O Pólo Norte Autêntico está ocupado por um lago perfeitamente circular, de quase uma milha de diâmetro, em cujo centro se ergue uma coluna de gelo baixa e maciça que contém, segundo Jeffson, um nome escrito com letras que nenhum homem poderá jamais ler e, debaixo do nome, uma data. Jeffson crê que com o líquido que gira de este a oeste em torno da coluna numa espécie de êxtase trémulo e acompanhado por um lânguido rumor de alas e cascadas, gira todo o planeta. Sugere que tal líquido é o alimento de um ser vivo, de muitos olhos, indolente e triste, que dá voltas em círculo para toda a eternidade numa cavidade subterrânea e vibrante, mantendo os seus olhos constantemente cravados no nome a na data descritos.
Jeffson chegou ao Pólo Norte sozinho, depois de passar por vicissitudes terríveis, que o fizeram perder todos os seus companheiros de viagem.
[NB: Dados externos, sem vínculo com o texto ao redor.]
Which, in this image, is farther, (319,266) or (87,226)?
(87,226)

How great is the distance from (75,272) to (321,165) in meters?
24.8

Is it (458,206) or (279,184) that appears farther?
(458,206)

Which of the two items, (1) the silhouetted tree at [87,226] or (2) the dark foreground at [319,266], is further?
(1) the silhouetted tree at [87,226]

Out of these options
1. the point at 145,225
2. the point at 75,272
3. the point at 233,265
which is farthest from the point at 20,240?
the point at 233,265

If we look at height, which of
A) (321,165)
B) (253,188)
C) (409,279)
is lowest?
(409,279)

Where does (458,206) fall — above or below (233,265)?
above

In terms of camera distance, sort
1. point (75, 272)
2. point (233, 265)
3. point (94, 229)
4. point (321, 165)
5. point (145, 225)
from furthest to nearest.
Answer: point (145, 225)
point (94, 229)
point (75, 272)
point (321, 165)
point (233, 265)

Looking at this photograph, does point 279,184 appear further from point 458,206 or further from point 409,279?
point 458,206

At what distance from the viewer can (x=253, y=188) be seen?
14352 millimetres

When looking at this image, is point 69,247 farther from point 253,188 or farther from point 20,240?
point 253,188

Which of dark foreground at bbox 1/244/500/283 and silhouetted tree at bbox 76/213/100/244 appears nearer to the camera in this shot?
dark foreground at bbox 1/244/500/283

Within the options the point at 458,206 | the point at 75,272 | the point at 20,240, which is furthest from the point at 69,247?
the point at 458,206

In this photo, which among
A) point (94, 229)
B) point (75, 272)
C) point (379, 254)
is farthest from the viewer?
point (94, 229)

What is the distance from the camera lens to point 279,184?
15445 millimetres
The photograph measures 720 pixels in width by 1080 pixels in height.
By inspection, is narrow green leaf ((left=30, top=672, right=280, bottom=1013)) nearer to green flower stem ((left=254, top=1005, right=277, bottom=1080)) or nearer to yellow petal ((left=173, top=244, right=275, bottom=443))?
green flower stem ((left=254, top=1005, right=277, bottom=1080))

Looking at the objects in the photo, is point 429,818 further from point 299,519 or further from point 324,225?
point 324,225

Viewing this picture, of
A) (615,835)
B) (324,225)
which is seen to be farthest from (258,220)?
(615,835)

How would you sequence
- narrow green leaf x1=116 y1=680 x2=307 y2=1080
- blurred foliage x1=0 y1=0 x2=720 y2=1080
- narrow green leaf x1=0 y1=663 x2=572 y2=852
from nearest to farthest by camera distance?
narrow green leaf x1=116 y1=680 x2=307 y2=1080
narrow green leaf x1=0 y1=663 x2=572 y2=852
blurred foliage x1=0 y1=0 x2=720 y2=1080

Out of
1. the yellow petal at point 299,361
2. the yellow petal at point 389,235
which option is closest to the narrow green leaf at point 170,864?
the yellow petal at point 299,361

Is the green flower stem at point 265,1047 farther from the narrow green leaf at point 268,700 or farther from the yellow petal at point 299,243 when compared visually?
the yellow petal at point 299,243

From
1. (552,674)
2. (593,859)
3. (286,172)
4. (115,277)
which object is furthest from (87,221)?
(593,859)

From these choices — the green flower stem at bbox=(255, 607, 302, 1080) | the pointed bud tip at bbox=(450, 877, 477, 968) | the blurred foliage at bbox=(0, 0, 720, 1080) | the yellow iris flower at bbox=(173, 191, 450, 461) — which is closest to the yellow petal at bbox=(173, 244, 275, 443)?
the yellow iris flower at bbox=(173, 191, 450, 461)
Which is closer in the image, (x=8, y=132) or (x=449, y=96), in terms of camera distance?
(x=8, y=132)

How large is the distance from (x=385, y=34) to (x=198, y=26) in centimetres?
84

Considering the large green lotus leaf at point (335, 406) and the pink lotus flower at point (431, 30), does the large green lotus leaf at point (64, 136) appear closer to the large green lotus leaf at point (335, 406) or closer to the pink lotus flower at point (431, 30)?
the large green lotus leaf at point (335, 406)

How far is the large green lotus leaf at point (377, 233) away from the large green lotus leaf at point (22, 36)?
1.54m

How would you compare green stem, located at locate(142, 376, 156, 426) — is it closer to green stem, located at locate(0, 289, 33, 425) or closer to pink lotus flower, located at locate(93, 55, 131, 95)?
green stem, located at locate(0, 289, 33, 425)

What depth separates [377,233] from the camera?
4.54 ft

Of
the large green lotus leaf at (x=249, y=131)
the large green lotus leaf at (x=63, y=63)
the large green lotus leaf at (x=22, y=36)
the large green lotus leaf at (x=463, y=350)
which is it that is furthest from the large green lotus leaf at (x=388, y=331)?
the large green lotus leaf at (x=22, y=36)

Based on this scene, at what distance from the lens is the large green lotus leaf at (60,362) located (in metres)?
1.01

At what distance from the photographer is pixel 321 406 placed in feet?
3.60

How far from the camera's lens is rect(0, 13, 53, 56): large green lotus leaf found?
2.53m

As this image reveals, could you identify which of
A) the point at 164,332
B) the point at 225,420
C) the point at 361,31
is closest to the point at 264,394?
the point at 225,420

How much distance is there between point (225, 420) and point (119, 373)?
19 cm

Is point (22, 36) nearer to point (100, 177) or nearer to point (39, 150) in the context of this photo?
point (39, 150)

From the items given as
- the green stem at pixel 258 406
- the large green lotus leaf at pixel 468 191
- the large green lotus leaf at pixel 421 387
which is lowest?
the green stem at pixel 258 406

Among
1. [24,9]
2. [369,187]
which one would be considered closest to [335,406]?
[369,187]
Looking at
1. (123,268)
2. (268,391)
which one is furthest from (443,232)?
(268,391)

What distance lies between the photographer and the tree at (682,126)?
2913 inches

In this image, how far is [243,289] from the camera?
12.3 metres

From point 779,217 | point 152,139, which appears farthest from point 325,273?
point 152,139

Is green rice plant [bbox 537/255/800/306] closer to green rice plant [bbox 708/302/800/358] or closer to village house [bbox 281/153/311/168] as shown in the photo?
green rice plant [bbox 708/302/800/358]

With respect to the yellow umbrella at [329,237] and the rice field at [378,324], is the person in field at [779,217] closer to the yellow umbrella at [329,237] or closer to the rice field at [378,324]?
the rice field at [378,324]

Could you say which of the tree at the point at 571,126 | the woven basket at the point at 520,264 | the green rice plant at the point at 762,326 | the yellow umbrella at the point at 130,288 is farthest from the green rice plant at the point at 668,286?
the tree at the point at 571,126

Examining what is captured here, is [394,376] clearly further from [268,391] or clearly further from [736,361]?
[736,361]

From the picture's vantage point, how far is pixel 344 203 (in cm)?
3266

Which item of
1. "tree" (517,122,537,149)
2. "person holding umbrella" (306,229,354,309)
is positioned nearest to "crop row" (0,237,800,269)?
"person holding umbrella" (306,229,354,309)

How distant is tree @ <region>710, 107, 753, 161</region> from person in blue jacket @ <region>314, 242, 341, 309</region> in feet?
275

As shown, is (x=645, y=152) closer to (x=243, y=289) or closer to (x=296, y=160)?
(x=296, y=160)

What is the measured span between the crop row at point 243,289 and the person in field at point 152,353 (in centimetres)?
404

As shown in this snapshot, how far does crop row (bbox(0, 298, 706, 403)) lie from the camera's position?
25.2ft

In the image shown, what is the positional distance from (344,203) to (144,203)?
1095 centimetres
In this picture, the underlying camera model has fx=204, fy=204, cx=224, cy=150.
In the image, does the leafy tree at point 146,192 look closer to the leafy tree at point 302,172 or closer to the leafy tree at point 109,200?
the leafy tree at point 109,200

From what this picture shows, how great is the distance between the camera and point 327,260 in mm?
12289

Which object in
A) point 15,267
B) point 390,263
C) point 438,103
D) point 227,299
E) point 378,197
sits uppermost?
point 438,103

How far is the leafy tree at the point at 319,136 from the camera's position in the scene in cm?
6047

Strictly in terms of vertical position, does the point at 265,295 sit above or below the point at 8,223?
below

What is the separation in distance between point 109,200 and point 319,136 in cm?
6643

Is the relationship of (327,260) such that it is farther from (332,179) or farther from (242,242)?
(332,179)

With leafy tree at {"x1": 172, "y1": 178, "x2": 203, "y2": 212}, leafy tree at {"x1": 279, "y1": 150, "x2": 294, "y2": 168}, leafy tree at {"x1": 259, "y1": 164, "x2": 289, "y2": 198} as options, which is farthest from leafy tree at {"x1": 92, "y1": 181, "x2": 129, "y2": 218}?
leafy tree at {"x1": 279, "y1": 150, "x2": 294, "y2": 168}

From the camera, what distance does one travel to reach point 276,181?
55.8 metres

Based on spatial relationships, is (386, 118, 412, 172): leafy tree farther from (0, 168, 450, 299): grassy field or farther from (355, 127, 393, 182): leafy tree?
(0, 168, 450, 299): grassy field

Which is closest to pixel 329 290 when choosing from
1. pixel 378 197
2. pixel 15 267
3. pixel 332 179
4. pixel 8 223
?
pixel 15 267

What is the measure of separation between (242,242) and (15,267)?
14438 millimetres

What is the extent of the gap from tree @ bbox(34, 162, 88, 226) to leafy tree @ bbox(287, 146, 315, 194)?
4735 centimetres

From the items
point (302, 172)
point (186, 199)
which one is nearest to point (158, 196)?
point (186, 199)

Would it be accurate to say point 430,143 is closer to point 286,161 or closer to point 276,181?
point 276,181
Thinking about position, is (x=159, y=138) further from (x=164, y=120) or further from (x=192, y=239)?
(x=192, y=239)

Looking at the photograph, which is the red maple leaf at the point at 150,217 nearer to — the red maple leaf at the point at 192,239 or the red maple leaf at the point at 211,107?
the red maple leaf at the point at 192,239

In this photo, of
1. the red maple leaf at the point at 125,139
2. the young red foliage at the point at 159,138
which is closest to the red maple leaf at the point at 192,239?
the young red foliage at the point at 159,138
As crónicas da descoberta de outro Pólo Norte, por parte de dois exploradores norte americanos, o Dr Frederick Albert Cook (1865-1940) e o contra-almirante Robert Edwin Peary (1856-1920), não são mais que ficções.
(Matthew Phipps Shiel, in The Purple Cloud, NYC, 1901)

in Breve Guía de Lugares Imaginarios, de Alberto Manguel e Gianni Guadalupi, Ed. Gran Bolsillo, Alianza Editorial, 1980, página 480.